▽

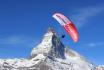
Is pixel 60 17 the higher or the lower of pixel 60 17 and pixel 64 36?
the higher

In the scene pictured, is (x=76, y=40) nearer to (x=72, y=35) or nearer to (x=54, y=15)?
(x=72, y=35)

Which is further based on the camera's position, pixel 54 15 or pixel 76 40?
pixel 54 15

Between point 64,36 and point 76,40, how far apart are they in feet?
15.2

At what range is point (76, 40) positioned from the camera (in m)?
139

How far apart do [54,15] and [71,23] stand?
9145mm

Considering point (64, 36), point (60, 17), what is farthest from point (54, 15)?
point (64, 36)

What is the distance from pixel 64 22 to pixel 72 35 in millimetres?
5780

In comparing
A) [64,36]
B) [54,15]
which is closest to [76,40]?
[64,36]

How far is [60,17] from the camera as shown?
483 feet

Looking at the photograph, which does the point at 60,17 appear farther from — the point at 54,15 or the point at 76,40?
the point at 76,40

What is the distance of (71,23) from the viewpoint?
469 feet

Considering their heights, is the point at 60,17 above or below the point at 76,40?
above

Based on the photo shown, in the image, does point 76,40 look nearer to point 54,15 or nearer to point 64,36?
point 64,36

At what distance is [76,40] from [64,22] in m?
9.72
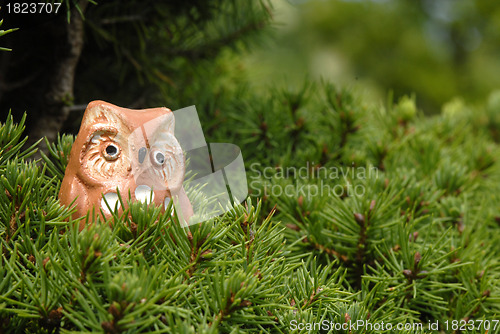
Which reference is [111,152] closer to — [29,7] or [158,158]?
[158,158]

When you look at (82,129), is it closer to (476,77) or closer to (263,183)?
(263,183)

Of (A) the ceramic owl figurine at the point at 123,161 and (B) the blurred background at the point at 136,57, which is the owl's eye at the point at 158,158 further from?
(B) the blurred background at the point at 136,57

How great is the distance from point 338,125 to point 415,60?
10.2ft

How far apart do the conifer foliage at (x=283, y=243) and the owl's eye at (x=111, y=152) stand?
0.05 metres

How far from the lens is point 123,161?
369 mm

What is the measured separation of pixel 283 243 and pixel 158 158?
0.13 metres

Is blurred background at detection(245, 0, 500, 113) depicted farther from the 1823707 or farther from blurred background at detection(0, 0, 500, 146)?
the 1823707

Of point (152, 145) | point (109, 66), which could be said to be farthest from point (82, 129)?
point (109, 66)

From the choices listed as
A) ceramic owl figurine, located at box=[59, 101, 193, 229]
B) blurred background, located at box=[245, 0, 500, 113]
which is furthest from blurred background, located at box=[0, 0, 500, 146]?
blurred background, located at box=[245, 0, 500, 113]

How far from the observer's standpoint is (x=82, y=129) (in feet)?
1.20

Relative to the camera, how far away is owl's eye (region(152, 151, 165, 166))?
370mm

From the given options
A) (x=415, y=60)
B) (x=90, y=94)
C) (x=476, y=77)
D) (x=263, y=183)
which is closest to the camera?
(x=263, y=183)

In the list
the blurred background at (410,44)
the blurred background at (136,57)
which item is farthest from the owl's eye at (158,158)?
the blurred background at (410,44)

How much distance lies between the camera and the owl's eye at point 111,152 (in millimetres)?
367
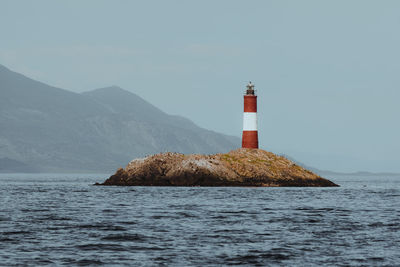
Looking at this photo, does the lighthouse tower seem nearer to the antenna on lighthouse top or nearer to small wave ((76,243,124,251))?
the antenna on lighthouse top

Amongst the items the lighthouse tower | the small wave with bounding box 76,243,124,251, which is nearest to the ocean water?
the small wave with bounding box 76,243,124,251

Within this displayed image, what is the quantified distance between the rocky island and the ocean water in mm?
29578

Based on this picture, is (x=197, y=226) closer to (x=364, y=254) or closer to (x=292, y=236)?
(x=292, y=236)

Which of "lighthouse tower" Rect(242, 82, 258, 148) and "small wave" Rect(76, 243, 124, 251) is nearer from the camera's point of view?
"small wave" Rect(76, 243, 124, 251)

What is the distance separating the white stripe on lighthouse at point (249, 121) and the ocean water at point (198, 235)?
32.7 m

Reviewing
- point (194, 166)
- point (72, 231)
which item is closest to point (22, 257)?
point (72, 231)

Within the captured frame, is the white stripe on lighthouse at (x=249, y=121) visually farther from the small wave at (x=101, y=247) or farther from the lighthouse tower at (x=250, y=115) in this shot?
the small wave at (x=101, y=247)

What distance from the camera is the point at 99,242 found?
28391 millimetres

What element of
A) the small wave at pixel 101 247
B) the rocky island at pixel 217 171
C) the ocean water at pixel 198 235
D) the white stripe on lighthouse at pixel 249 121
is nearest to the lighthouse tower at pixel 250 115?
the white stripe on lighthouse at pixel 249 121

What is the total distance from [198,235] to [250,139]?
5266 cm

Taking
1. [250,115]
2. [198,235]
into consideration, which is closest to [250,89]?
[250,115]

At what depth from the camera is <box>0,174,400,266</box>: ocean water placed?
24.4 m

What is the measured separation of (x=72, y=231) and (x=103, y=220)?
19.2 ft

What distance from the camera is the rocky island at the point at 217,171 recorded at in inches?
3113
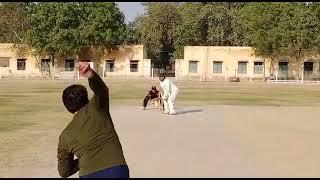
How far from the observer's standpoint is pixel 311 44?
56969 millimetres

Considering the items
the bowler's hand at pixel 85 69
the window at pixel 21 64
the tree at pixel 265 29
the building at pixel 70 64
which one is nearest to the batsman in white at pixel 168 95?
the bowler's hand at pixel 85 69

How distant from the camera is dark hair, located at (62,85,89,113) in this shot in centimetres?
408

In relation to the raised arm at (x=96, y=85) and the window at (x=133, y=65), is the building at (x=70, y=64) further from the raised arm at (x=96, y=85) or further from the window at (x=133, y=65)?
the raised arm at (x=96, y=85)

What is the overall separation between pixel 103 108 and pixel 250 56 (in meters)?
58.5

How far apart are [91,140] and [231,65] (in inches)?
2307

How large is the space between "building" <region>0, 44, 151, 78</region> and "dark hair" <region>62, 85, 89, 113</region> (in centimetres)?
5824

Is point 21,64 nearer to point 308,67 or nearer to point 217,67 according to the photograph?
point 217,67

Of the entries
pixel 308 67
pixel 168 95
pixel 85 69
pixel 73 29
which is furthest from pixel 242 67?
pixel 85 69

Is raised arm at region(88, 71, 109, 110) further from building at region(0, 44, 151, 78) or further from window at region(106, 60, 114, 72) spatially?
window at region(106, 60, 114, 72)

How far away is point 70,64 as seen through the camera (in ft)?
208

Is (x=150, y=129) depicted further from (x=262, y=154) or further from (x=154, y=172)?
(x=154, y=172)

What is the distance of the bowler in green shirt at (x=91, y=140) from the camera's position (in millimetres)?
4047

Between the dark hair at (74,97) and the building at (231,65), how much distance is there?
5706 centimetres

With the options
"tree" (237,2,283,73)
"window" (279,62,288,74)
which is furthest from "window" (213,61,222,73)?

△

WHAT YOU HAVE TO DO:
Copy all of the data above line for line, without the pictures.

SOLUTION FOR THIS TASK:
Is pixel 60 17 the higher or the lower of pixel 60 17 and pixel 64 36?
the higher

In the scene pictured, is (x=76, y=40) nearer to (x=72, y=35) or nearer to (x=54, y=15)?
(x=72, y=35)

Which is further based on the camera's position, pixel 54 15 or pixel 76 40?
pixel 54 15

Between point 64,36 and point 76,40, how far apart are they in feet?
15.2

At what range is point (76, 40) positioned from the camera (in m)?
139

How far apart do [54,15] and [71,23] stand?
9145mm

Considering point (64, 36), point (60, 17), what is farthest from point (54, 15)?
point (64, 36)

What is the distance from pixel 64 22 to pixel 72 35 in millimetres?
5780

In comparing
A) [64,36]
B) [54,15]
which is closest to [76,40]?
[64,36]

How far is [60,17] from the camera as shown?
483 feet

Looking at the photograph, which does the point at 60,17 appear farther from — the point at 54,15 or the point at 76,40?
the point at 76,40

What is the distance of (71,23) from the viewpoint?
469 feet

Considering their heights, is the point at 60,17 above or below the point at 76,40?
above

Based on the photo shown, in the image, does point 76,40 look nearer to point 54,15 or nearer to point 64,36?
point 64,36

At what distance is [76,40] from [64,22] in m?
9.72
Which reference is [111,152] closer to — [29,7] or [158,158]?
[158,158]

When you look at (82,129), is it closer to (476,77) or closer to (263,183)?
(263,183)

Of (A) the ceramic owl figurine at the point at 123,161 and (B) the blurred background at the point at 136,57, which is the owl's eye at the point at 158,158 further from?
(B) the blurred background at the point at 136,57

How great is the distance from point 338,125 to point 415,60?
10.2ft

How far apart do the conifer foliage at (x=283, y=243) and the owl's eye at (x=111, y=152) stand?
0.05 metres

How far from the lens is point 123,161?
369 mm

What is the measured separation of pixel 283 243 and pixel 158 158?
0.13 metres

Is blurred background at detection(245, 0, 500, 113) depicted farther from the 1823707 or farther from blurred background at detection(0, 0, 500, 146)?
the 1823707

Of point (152, 145) | point (109, 66), which could be said to be farthest from point (82, 129)?
point (109, 66)

From the choices listed as
A) ceramic owl figurine, located at box=[59, 101, 193, 229]
B) blurred background, located at box=[245, 0, 500, 113]
which is furthest from blurred background, located at box=[0, 0, 500, 146]?
blurred background, located at box=[245, 0, 500, 113]

How far from the observer's standpoint is (x=82, y=129) (in feet)?
1.20

Relative to the camera, how far away is owl's eye (region(152, 151, 165, 166))?
370mm

From the given options
A) (x=415, y=60)
B) (x=90, y=94)
C) (x=476, y=77)
D) (x=263, y=183)
which is closest to the camera?
(x=263, y=183)

In the list
the blurred background at (410,44)
the blurred background at (136,57)
which item is farthest from the owl's eye at (158,158)?
the blurred background at (410,44)

How much distance lies between the camera and the owl's eye at point 111,152 (in millimetres)?
367
Looking at this photo, does the lighthouse tower seem nearer to the antenna on lighthouse top or nearer to small wave ((76,243,124,251))?
the antenna on lighthouse top

Amongst the items the lighthouse tower | the small wave with bounding box 76,243,124,251, which is nearest to the ocean water?
the small wave with bounding box 76,243,124,251

Within this displayed image, what is the quantified distance between the rocky island and the ocean water in mm?
29578

Based on this picture, is (x=197, y=226) closer to (x=364, y=254) or closer to (x=292, y=236)?
(x=292, y=236)

Which of "lighthouse tower" Rect(242, 82, 258, 148) and "small wave" Rect(76, 243, 124, 251) is nearer from the camera's point of view?
"small wave" Rect(76, 243, 124, 251)

What is the distance separating the white stripe on lighthouse at point (249, 121) and the ocean water at point (198, 235)?
32.7 m

Reviewing
- point (194, 166)
- point (72, 231)
which item is closest to point (22, 257)?
point (72, 231)

Within the captured frame, is the white stripe on lighthouse at (x=249, y=121) visually farther from the small wave at (x=101, y=247) or farther from the lighthouse tower at (x=250, y=115) in this shot?
the small wave at (x=101, y=247)

What distance from the camera is the point at 99,242 found?
28391 millimetres

What element of
A) the small wave at pixel 101 247
B) the rocky island at pixel 217 171
C) the ocean water at pixel 198 235
D) the white stripe on lighthouse at pixel 249 121
is nearest to the lighthouse tower at pixel 250 115?
the white stripe on lighthouse at pixel 249 121

What is the total distance from [198,235] to [250,139]?
5266 cm

Taking
1. [250,115]
2. [198,235]
into consideration, which is closest to [250,89]?
[250,115]

At what depth from the camera is <box>0,174,400,266</box>: ocean water placed?
24.4 m

What is the measured separation of (x=72, y=231) and (x=103, y=220)?
19.2 ft

What distance from the camera is the rocky island at the point at 217,171 recorded at in inches?
3113
How far from the observer's standpoint is pixel 311 44?
56969 millimetres

Considering the items
the bowler's hand at pixel 85 69
the window at pixel 21 64
the tree at pixel 265 29
the building at pixel 70 64
which one is nearest to the batsman in white at pixel 168 95?
the bowler's hand at pixel 85 69

How distant from the camera is dark hair, located at (62,85,89,113) in this shot in centimetres?
408

In relation to the raised arm at (x=96, y=85) and the window at (x=133, y=65), is the building at (x=70, y=64) further from the raised arm at (x=96, y=85) or further from the window at (x=133, y=65)?
the raised arm at (x=96, y=85)

What is the overall separation between pixel 103 108 and pixel 250 56 (in meters)?
58.5

How far apart are [91,140] and [231,65] (in inches)?
2307

How large is the space between "building" <region>0, 44, 151, 78</region> and "dark hair" <region>62, 85, 89, 113</region> (in centimetres)?
5824

Is point 21,64 nearer to point 308,67 or nearer to point 217,67 according to the photograph?
point 217,67

Of the entries
pixel 308 67
pixel 168 95
pixel 85 69
pixel 73 29
which is furthest from pixel 242 67?
pixel 85 69

Is raised arm at region(88, 71, 109, 110) further from building at region(0, 44, 151, 78) or further from window at region(106, 60, 114, 72) spatially?
window at region(106, 60, 114, 72)

How far away is point 70,64 as seen through the camera (in ft)?
208

Is (x=150, y=129) depicted further from (x=262, y=154) or further from (x=154, y=172)?
(x=154, y=172)

What is the distance of the bowler in green shirt at (x=91, y=140) from the camera's position (in millimetres)?
4047

Between the dark hair at (74,97) and the building at (231,65), how much distance is there?
5706 centimetres

With the options
"tree" (237,2,283,73)
"window" (279,62,288,74)
which is furthest from "window" (213,61,222,73)?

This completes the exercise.